07 October, 2010

Confessions of a Chorus Member: Jack Kirk



A black, wet and windy late 20th century November night: I’m in my mid-30’s, recently returned to Edinburgh. A friend has fixed up an audition for me with the Festival Chorus after their rehearsal this Tuesday evening. He says it’s a good choir. Well, I could join for a year or two. An audition? – no great problem.

I arrive at the venue, find the stairs for the fourth floor. I’m on the first few steps when, evidently after a pause in the rehearsal, I suddenly hear the choir far above launch into the start of the first movement of Mahler’s 8th Symphony. I am transfixed. I have never heard a sound like the sopranos I am now hearing. They are rising to a tremendous fortissimo high note, truly thrilling – then over two or three bars descending melody they diminuendo to an exquisite pianissimo and a brilliant accompanist is taking the music on into a piano dolce section, amazingly simulating a full orchestra plus soprano soloist.

As I wait outside the room I know that I badly want into this choir. I no longer fancy myself, this is no stroll. I need to pass this audition.

Twenty minutes later I’m in, on probation as a 1st bass. It appears that work on my voice is required, actually a lot of work. But I’m in.

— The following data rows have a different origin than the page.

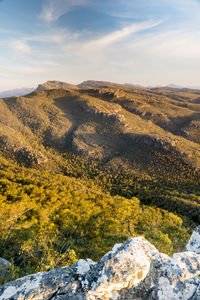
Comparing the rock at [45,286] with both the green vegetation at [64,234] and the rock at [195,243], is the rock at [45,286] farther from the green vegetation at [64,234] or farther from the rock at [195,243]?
the rock at [195,243]

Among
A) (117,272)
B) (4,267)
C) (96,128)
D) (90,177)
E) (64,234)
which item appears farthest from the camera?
(96,128)

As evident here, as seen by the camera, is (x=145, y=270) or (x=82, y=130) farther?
(x=82, y=130)

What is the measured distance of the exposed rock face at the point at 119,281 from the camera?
20.8 feet

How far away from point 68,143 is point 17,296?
121m

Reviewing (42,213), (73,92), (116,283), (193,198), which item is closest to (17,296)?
(116,283)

Fast forward a couple of decades and I’m still in. The Festival Chorus has given me a fantastic musical education. I have got to know, and know well - from the inside - marvellous music by marvellous composers, much of which I might never have heard otherwise, let alone grow to love - taught to me by great musicians. There’s immense interest in seeing a brilliant conductor at piano rehearsal operate within a very tight timescale, testing and educating the chorus, in the process entertaining us with wit and charm, then later maybe surprising us with fresh nuances even in the performance.

There have been great concerts and fabulous foreign tours. But nothing beats a Tuesday evening, often the ones I have felt least like turning up for, when some powerful mix of great music, humour, intellectual demand and simple corporate energy just leaves ordinariness far behind. Donald Runnicles once complimented the Festival Chorus on its reputation for taking hold of a performance and energising it. I know what he meant because it happens for me on so many Tuesdays. Audio replays are in my head for good – the tenors singing “Et Incarnatus Est” from the Bruckner E Minor Mass, the women with “Huic ergo parce Deus” from Verdi’s Requiem, many more. Any Tuesday night could hold a moment like that.

Arthur Oldham said that Giulini told him, “You've a marvellous chorus, but the voices are all white. Now you have to look for the reds and the blues and the greens.” That’s encouragement that my voice supplies something in the blend – though I hope it isn’t a loud pink.